Missing Intervention

I am working with observational data where my goal is to evaluate the effect of intervention(a) on an outcome(y).

There are some subjects who received intervention (a=1), did not receive intervention(a=0) and missing data on intervention(a=missing). No missing data in outcomes(y), outcomes observed for all.

How do I handle observations with missing intervention status(a=missing), do I just exclude them an do a simple complete case analysis ? Should I do a what-if sensitivity analysis 1) Considering all with missing intervention as Intervention=Yes and then again 2) Considering all with missing intervention as Intervention=No ?

Any suggestions highly appreciated.
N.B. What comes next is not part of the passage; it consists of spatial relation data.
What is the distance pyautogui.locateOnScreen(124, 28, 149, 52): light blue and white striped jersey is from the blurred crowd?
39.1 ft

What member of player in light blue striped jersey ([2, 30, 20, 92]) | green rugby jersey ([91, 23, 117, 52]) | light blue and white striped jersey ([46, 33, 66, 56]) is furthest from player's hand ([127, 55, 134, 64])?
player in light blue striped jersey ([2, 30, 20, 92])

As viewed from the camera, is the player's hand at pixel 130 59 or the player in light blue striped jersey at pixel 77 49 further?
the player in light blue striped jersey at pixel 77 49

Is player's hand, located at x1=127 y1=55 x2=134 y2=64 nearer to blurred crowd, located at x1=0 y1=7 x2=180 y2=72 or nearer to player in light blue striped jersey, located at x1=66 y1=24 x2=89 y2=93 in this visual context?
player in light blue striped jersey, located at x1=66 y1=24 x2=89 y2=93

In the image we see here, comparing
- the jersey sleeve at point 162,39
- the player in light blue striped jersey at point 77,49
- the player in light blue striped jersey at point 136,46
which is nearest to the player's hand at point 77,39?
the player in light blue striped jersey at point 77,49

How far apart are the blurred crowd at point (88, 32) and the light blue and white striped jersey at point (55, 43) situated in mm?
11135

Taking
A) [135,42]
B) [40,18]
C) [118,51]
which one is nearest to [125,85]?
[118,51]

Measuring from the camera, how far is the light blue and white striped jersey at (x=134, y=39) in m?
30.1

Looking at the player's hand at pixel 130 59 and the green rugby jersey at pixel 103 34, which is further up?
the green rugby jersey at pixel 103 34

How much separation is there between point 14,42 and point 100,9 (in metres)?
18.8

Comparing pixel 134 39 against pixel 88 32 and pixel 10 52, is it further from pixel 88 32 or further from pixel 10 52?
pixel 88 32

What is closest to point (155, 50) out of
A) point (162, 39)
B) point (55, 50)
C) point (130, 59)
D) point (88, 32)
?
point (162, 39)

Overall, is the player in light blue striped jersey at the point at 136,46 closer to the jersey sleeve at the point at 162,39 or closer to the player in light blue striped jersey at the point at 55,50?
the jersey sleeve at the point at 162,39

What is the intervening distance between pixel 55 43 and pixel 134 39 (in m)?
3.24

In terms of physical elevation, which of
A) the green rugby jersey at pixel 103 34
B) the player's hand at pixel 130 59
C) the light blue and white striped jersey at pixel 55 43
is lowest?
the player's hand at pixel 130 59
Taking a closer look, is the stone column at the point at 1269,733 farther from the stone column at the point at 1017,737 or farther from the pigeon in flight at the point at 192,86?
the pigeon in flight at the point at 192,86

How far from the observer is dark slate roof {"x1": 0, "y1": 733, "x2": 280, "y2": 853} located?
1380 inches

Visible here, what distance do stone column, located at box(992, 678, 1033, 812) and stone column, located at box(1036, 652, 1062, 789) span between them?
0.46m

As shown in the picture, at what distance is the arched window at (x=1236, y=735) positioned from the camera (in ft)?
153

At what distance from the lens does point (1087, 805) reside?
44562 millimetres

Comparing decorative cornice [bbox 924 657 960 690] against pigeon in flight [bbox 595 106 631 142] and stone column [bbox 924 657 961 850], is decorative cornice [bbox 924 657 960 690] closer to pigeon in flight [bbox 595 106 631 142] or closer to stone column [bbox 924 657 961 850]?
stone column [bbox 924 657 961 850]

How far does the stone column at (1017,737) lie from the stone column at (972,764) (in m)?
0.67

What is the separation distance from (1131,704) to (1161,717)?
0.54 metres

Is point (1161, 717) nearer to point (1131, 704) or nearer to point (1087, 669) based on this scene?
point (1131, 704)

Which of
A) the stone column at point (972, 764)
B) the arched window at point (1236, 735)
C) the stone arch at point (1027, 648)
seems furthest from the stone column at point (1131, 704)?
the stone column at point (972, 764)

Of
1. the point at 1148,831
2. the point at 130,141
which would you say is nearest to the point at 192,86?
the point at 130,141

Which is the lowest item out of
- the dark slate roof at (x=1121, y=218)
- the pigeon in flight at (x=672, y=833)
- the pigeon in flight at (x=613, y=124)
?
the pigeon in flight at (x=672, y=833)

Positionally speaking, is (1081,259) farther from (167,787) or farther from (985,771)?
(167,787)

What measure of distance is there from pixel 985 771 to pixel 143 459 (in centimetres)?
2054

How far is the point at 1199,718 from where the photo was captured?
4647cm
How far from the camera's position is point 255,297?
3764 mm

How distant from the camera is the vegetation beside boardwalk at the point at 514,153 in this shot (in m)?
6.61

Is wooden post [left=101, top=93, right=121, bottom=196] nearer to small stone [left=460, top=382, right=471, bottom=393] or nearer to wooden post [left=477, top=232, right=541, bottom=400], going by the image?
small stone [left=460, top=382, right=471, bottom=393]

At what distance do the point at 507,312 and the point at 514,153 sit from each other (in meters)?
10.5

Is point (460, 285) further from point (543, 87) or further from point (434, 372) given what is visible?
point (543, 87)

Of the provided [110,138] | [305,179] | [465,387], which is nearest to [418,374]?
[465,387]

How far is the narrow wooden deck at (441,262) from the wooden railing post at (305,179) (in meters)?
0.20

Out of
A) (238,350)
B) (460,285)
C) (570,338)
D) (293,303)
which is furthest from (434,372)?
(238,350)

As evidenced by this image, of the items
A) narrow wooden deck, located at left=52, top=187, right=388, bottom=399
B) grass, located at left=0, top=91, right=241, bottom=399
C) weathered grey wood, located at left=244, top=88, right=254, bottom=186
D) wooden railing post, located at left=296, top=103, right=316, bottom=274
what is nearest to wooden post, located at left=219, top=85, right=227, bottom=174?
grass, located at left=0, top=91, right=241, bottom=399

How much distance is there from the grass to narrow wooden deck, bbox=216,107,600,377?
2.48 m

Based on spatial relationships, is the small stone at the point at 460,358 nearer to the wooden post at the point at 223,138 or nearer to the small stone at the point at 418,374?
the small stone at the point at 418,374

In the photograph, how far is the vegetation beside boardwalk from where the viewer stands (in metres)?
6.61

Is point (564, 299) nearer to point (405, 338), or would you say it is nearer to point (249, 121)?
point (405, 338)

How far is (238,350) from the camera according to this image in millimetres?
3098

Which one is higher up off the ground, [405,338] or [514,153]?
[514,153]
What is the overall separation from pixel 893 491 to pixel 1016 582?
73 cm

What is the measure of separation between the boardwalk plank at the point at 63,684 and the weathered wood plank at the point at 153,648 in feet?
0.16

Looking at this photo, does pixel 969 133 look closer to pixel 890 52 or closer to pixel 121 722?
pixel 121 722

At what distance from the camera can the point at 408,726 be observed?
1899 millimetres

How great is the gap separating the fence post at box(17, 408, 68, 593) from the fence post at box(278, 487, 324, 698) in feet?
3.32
Thanks in advance.

-Sudhi

Hi,

Was this a prospective or retrospective study?

If a primary goal of the the study design was to evaluate/compare these two specific interventions in an observational (non-randomized) setting, then the inclusion/exclusion criteria under either setting should have explicitly required that patients will have had one or the other to be included in the study. Thus, you should know, for every patient, which one of the two they had.

So one scenario is that your study entry criteria were mis-specified or perhaps not adhered to, and you have data on patients that should not have been included in the study to begin with. So, one option is to define a modified ITT cohort, where the patients included in your analyses have had one of the two treatments, and you know which one.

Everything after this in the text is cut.